All of these families can provide love and support for minor children. They may all also face unique challenges. A stepparent in a blended family may have a strong attachment to their stepchildren. They may aspire to preserve their relationship no matter what else may transpire. A stepparent could lose access to their stepchildren if their spouse dies or if they divorce. That can be a distressing prospect.
A stepparent adoption is one of the only ways for a stepparent to legally protect their rights in Tennessee. What is necessary for a stepparent adoption?
Someone must receive proper authorization
A Tennessee stepparent adoption requires the written permission of numerous different parties. First, a stepparent must discuss their desire to adopt with their spouse. Provided that their spouse approves of that desire, they may need permission from the other parent of the child.

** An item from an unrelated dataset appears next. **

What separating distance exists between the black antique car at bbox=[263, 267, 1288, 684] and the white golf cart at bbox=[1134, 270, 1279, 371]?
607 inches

Unless the other parent has already died or the state terminated their parental rights, they need to approve the stepparent adoption. They do so by voluntarily signing paperwork rescinding their parental rights. Occasionally, stepparents can work with their spouses to involuntarily terminate the other parent’s rights. Typically, extreme and dangerous circumstances are necessary thought for the courts to agree to involuntarily terminate someone’s parental rights.
Finally, a stepparent hoping to adopt their stepchild must seek the approval of the Tennessee family courts. People must submit proper paperwork to the courts. Judges hearing these cases potentially have the authority to waive several of the requirements typically imposed on those adopting children. They can exempt someone from the waiting period required before most adoptions and even absolve them of the need to undergo a home study because the child already lives with them.
The judge may also want to hear from the child if they are older and mature enough to have a reasonable opinion on the matter, so securing the child’s permission is also necessary. A stepparent adoption is only complete after the courts finalize the process.
Understanding what is necessary to formally become the legal parent of a stepchild could help someone protect their relationship with a child they love.